0

I'll start with describing my problem.

I have n pages each with its own popularity factor. Popularity factor is on a scale of 10. Now, I have total page hits for each of the pages with me and I want to use those total page hits for calculating the popularity factor again on a scale of 10.

The total page hits is an absolute number and I have these values for only 1,70,000 pages. The total pages which I have with me is 41,00,000.

Now, my problem is I don't know how to normalize these total page hits for all of the total pages.

I tried doing this:

Popularity factor for each page = Total page hits for all the pages/total no. of pages.

I'll assume that the pages with no data will be having at least 1 total page hits. But that way my denominator becomes really big number and in the process of scaling on a scale of 10, I'm lost.

Can anyone please help with how can I approach it ?

Bergi
  • 630,263
  • 148
  • 957
  • 1,375
dark_shadow
  • 3,503
  • 11
  • 56
  • 81
  • 2
    What does this have to do with JavaScript, PHP or HTML? – Tibos Jan 30 '14 at 12:11
  • If I understand you correctly you want popularity for a page = 10 * hits for that page / maximum number of hits for a page. – Peter Collingridge Jan 30 '14 at 12:13
  • @PeterCollingridge: but that way documents with only 1 hit will have a value of (10*1)/16000 and that will make the value very small.....how can I tackle it correctly – dark_shadow Jan 30 '14 at 12:24
  • @Tibos: I thought may be web developers have some idea about it as it is related with page hits. – dark_shadow Jan 30 '14 at 12:25
  • It seems to me that this is about a (fairly simple algorithm). Unfortunately i have trouble understanding (language barrier) the specifics of your problem, so i can't offer an answer. – Tibos Jan 30 '14 at 12:29
  • @mukul_gupta It depends on what you consider correct. It seems reasonable that a page with 1 hit should have a small value if other pages have 16,000 hits. You could use a log scale if you prefer. – Peter Collingridge Jan 30 '14 at 12:32

1 Answers1

0

There are several ways to do it. Here are some examples:

Absolute popularity

Find the number of hits of the most popular page.

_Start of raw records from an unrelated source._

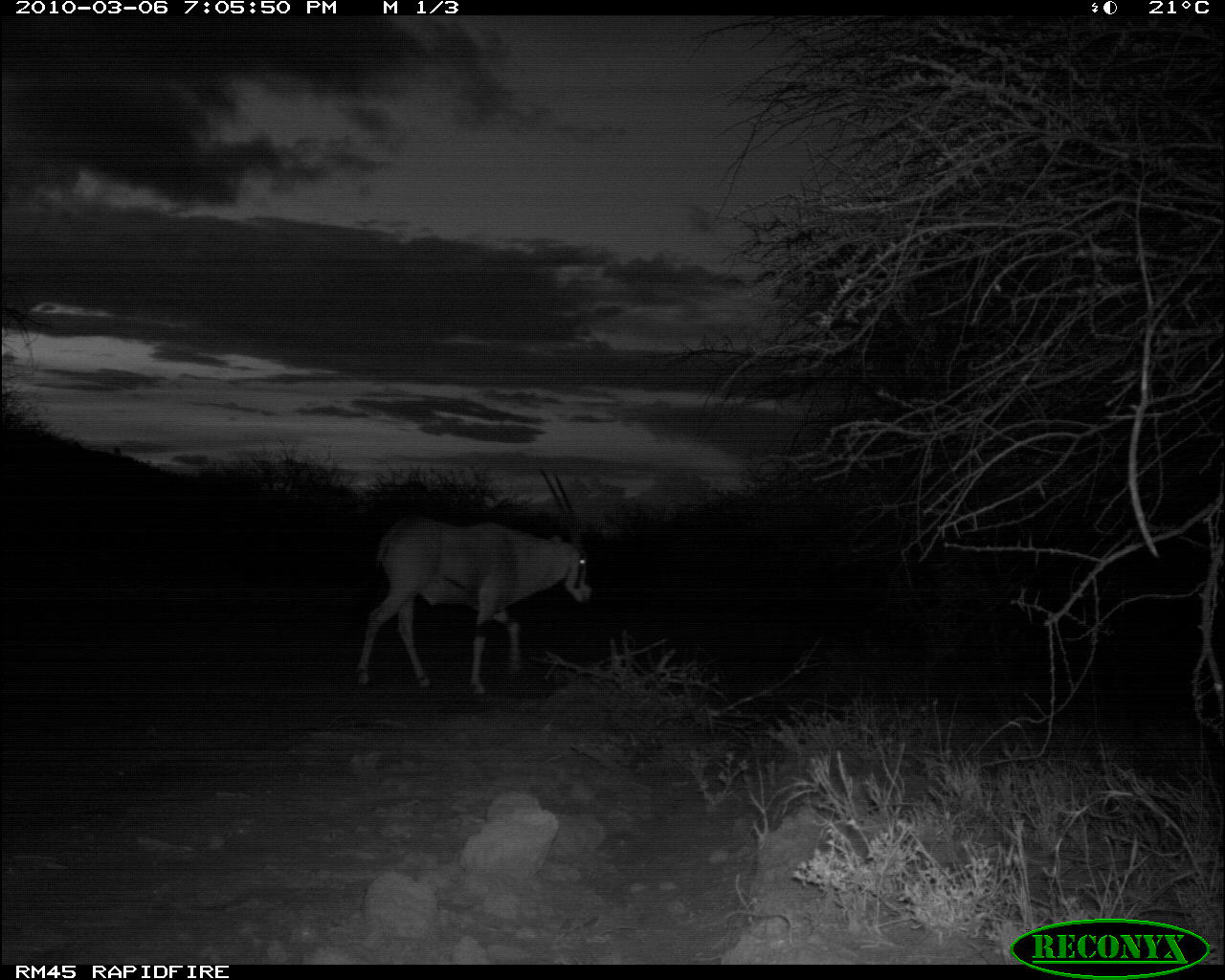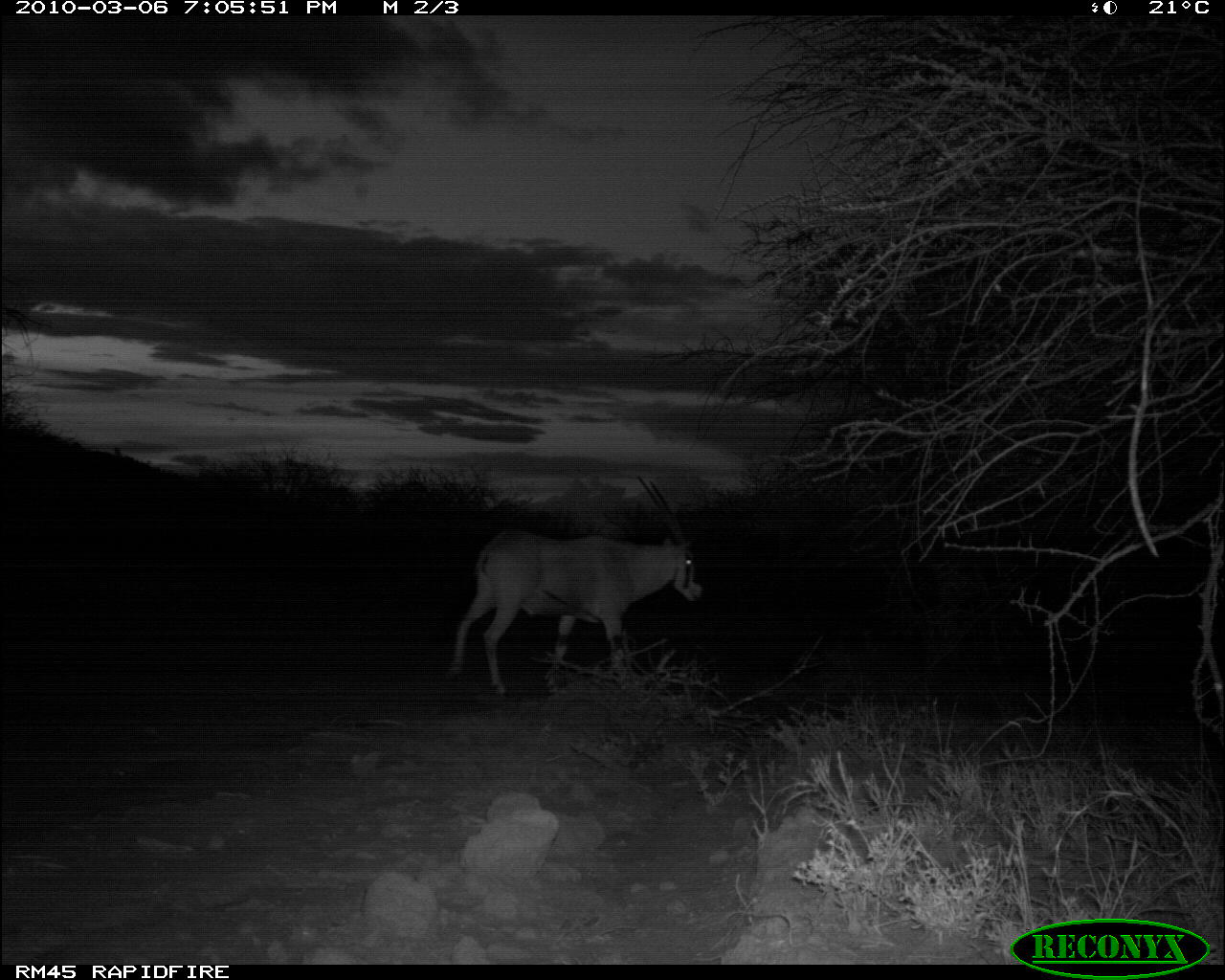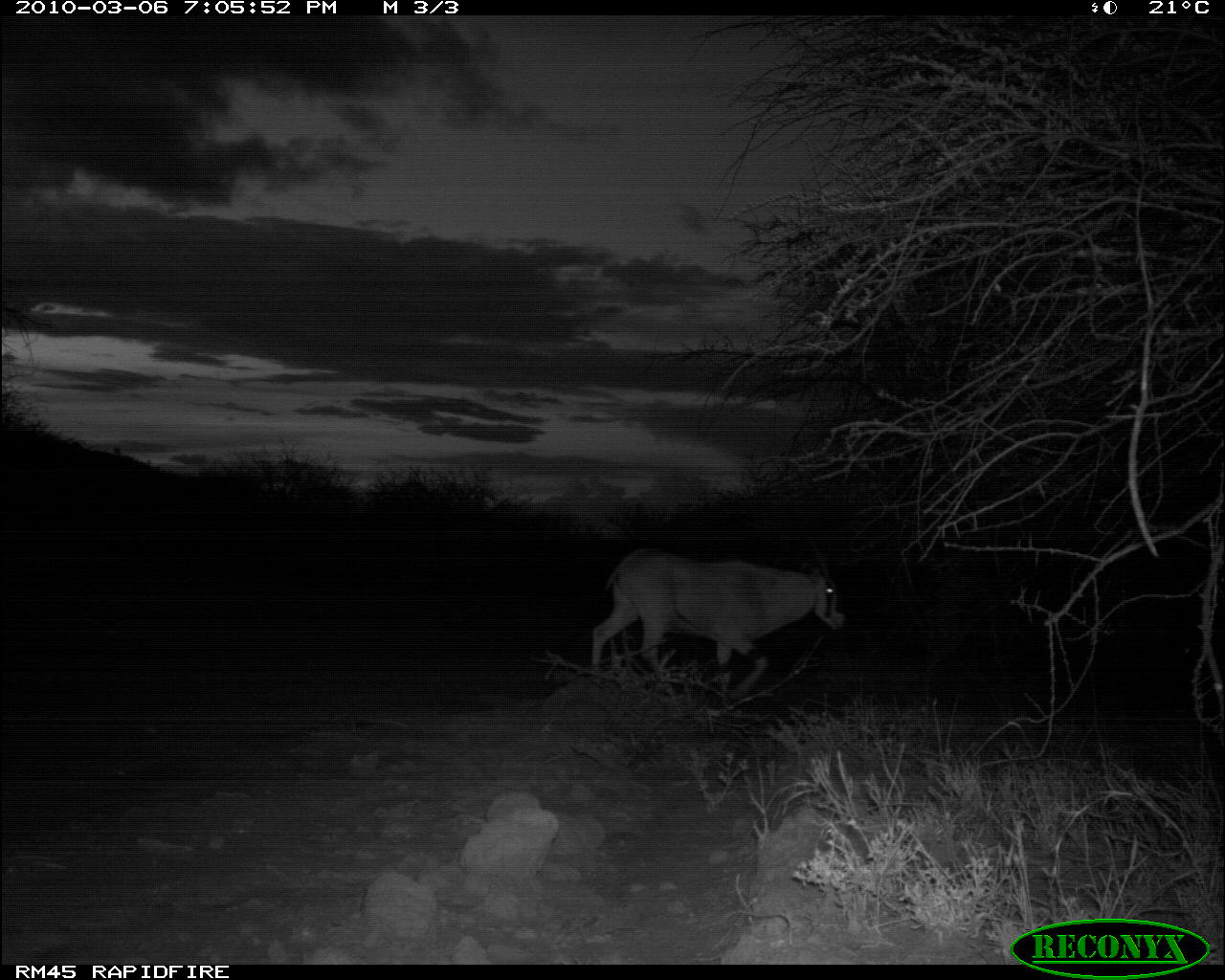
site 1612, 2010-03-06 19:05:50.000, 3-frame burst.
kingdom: Animalia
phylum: Chordata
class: Mammalia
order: Artiodactyla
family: Bovidae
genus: Oryx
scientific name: Oryx beisa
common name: east african oryx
Oryx beisa (east african oryx), count 1.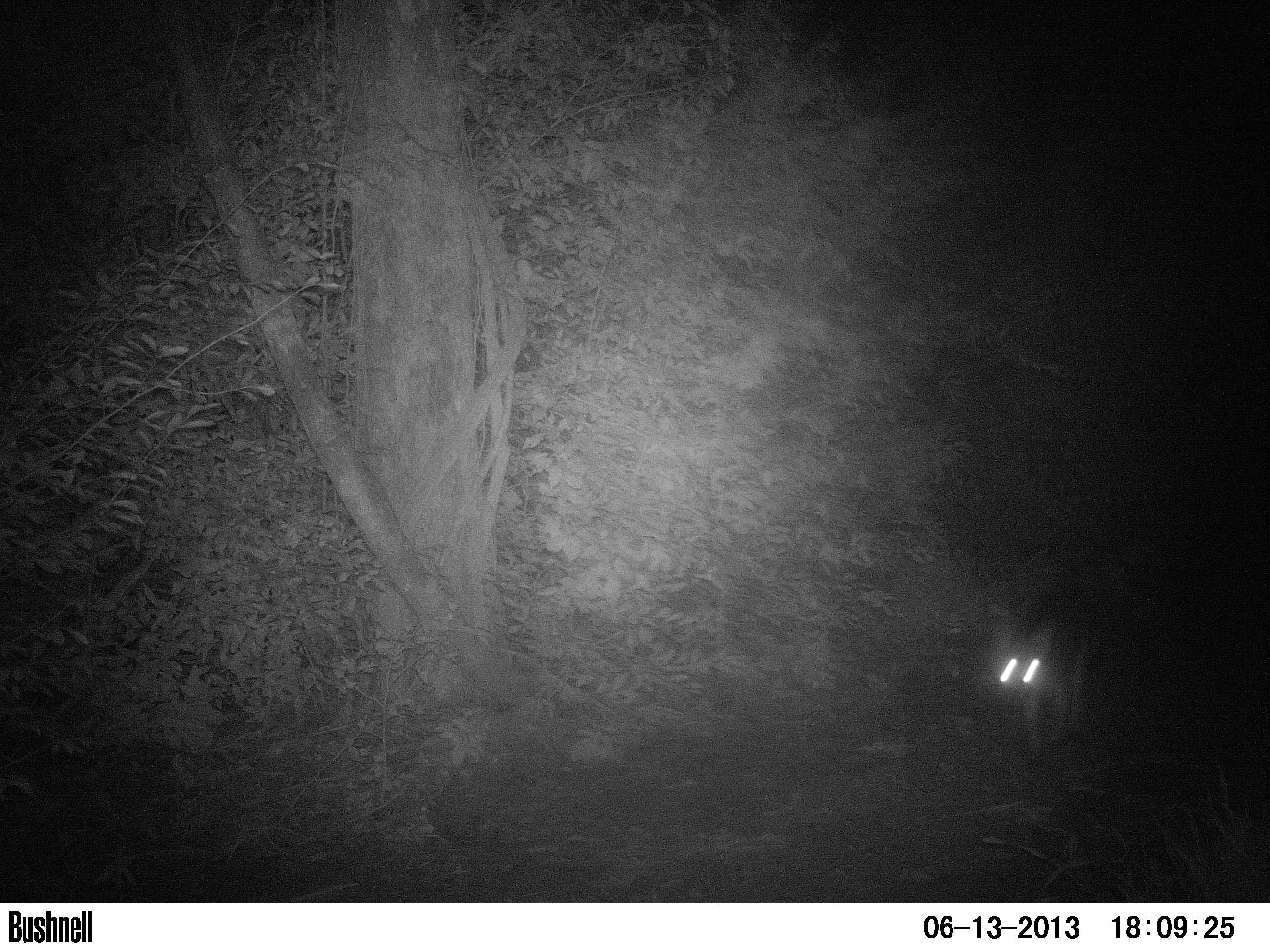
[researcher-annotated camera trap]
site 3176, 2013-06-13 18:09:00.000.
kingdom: Animalia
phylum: Chordata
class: Mammalia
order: Carnivora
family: Canidae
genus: Cerdocyon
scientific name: Cerdocyon thous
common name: crab-eating fox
Cerdocyon thous (crab-eating fox), count 1.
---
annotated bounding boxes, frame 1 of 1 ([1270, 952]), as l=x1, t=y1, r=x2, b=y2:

Assign a popularity score bases on the number of hits compared to the most popular page:

0-10% = popularity 1, 10-20% = popularity 2 and so on.

Relative popularity

Sort all pages according to number of page hits.

Assign a popularity score based on the position in the list:

0-10% = popularity 1, 10-20% = popularity 2 and so on.

Popularity of pages without statistics

I can't give you any advice on how to handle these. If you don't know how many times a page has been accessed it is really hard to give it a popularity score.

Klas Lindbäck
  • 33,105
  • 5
  • 57
  • 82